*Task prompt*: Find each line in the material below that contains the word "from", and copy those lines. Case counts.

*Exercise inputs*:
## BEGIN
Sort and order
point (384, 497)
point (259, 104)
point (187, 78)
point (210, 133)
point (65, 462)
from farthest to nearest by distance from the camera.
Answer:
## END
## BEGIN
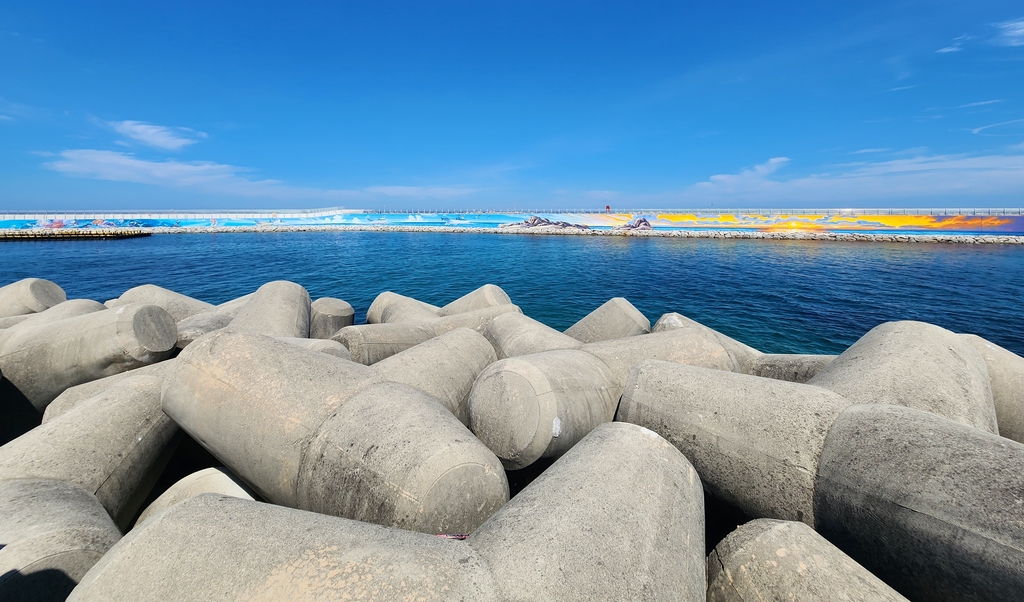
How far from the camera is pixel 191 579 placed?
## END
## BEGIN
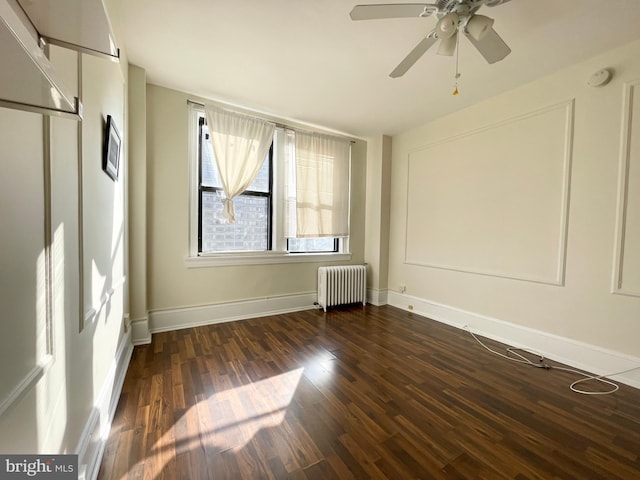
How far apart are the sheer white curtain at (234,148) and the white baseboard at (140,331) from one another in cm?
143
## END
*Final result*:
from farthest to nearest by distance from the camera.
How far from the camera is pixel 191 579 placed?
How far apart are the sheer white curtain at (234,148) and the white baseboard at (140,331) from one another in cm?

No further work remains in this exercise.